Leveraging workforce analytics using deep learning

Source: Deep Learning on Medium

Workforce analytics is something that is needed by almost every service based business these days. It’s also known with names such as workforce management, people analytics and various other terms, but the end work and outcome expected for all these use cases is one and the same — forecasting the labor needed to manage the business on a day-to-day basis. The primary objective of workforce analytics is to cut down costs on labor without compromising on the work quality. Predicting the daily workforce requirement is based on several internal and external factors in the organization, such as holiday schedule, sick and vacation leaves, weather conditions, and all other such factors contributing some affect on the business, directly and indirectly. We are laying our focus primarily on the forecasting aspect of workforce analytics based on the historical data we’ve got, without going into other aspects like budgeting, individual performance analysis, productivity checks, etc.
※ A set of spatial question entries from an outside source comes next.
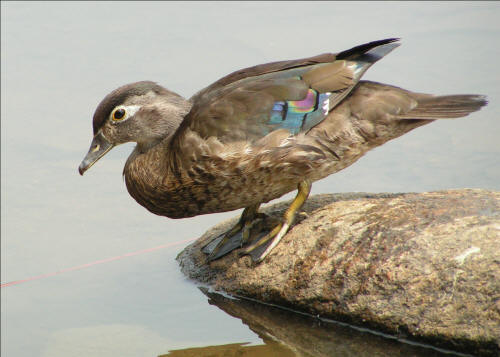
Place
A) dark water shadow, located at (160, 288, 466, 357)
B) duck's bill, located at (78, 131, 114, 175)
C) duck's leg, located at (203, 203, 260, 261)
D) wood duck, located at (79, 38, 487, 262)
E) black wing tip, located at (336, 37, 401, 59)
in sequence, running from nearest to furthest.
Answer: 1. dark water shadow, located at (160, 288, 466, 357)
2. wood duck, located at (79, 38, 487, 262)
3. black wing tip, located at (336, 37, 401, 59)
4. duck's leg, located at (203, 203, 260, 261)
5. duck's bill, located at (78, 131, 114, 175)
It’s simple, we want to know how much labor is needed daily to carry out the daily business without hindrance. Since we are dealing with daily data, we are going to take the daily based trends into consideration, in the sense that, business could be high on the weekends and reach a low during the mid week, on Tuesdays and Wednesdays. On a higher level, trends could also been seen in weekly data, the workforce requirement could shoot up during holiday weeks and fall down during off -seasonal weeks. Monthly trends are seen rarely in this kind of data, and even if it’s seen, it can be ignored unless we are have a huge historical database.

Time series modeling

This kind of data is based on time — we see some significant trends and patterns in the data, all pertaining to time. Data has temporal dependence; meaning that the occurrence of data points in the future are related to the occurrence of data points in the past. This type of data cannot be modeled with regular machine learning models, but need specialized set of models that can take care of this aspect of the data.

This article is a run through of all the predictive time series models that I had applied in my analysis to predict workforce requirement. This article is NOT about all the various different analytical tasks that we can perform on workforce related data. It is only about the machine learning and deep learning models that I have applied to forecast uni-variate data over time, for my use-case and problem in particular. There could be many more models in the market that could do better justice to different type of time series problems. These are a few that did best for the one that I had.

GOAL: Forecast the number of hours of work needed to complete a task on a daily basis. (Based on this total number of hours required, the management plans the workforce needed to accomplish the task.)

DATA: Daily time series data. The variable of interest is “the total number of hours worked per day”. Additional variables were used as supporting variables in our analysis.

Below is a break-down of the classes of machine learning / deep learning models that I ran on this data.

Predictive models used

The classes of Models used:

  • Classical Methods
  • Machine learning models
  • Deep Learning models
  • Ensemble models

Data Exploration

Just like any other data, time series data also needs to be well understood before we go ahead in applying any method to forecast. We need to perform some data exploration in order to identify the underlying trends.

I used statsmodels library with python implementation to perform EDA. Statsmodels is a module that provides classes and functions for:

  • Estimation of different statistical models
  • Conducting statistical tests
  • Conducting statistical data exploration

Using statsmodels, we can identify the seasonality and cyclic trends in the data. Using the Hodrick-Prescott filter we can separate the trend and the cyclic components. This filter minimizes the quadratic loss function to determine the individual components. It uses a smoothing parameter (lambda), which we can tune as per the data we have at hand.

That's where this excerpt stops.